# ACTION ITEM
Please reproduce the rows below word for word, covering only the stretch from the row that contains "gmolo 15.6 inch" through the end of the rows, and leave the pictures out of your answer.

# RECORDS SUPPLIED

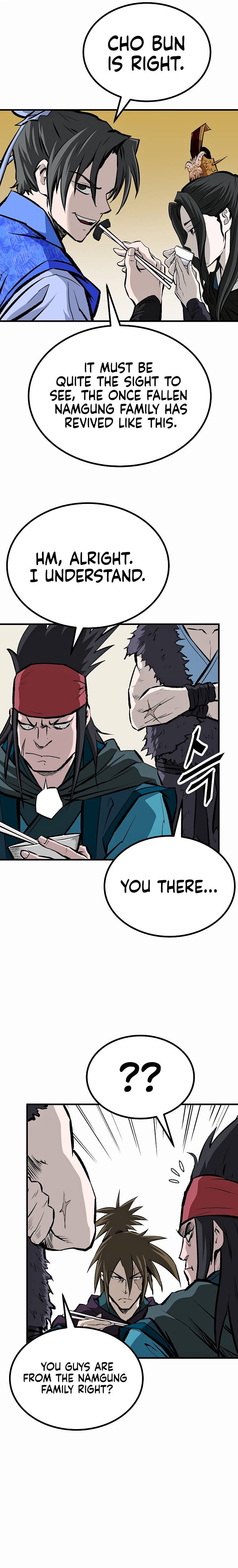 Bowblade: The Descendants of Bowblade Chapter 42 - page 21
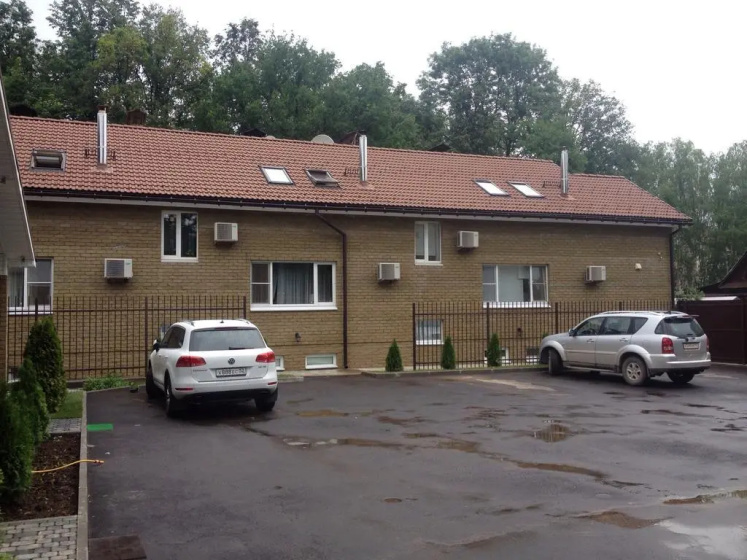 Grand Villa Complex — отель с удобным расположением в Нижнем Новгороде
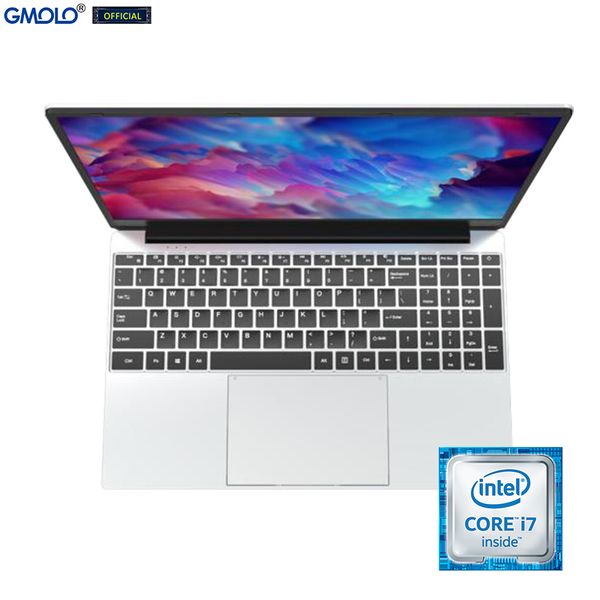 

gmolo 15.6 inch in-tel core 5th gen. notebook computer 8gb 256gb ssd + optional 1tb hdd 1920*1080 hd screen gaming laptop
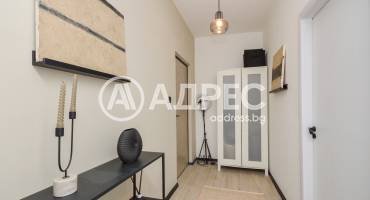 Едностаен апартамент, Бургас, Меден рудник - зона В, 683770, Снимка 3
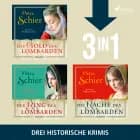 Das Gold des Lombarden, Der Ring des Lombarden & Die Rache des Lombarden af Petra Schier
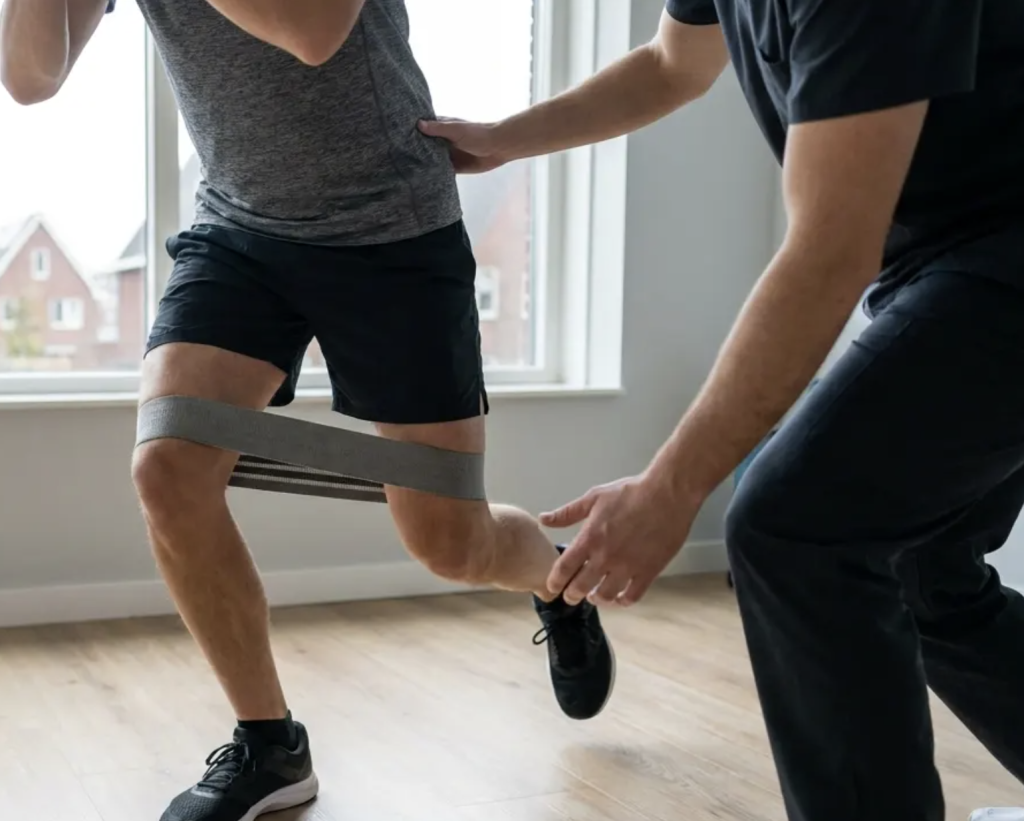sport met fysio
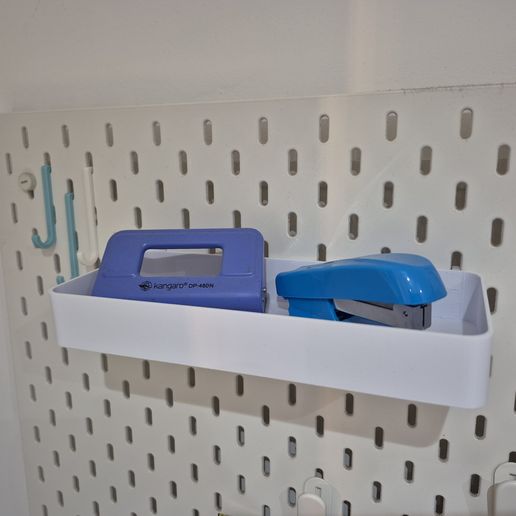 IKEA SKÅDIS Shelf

# SOLUTION TO THE EXERCISE
gmolo 15.6 inch in-tel core 5th gen. notebook computer 8gb 256gb ssd + optional 1tb hdd 1920*1080 hd screen gaming laptop
 Едностаен апартамент, Бургас, Меден рудник - зона В, 683770, Снимка 3
 Das Gold des Lombarden, Der Ring des Lombarden & Die Rache des Lombarden af Petra Schier
sport met fysio
 IKEA SKÅDIS Shelf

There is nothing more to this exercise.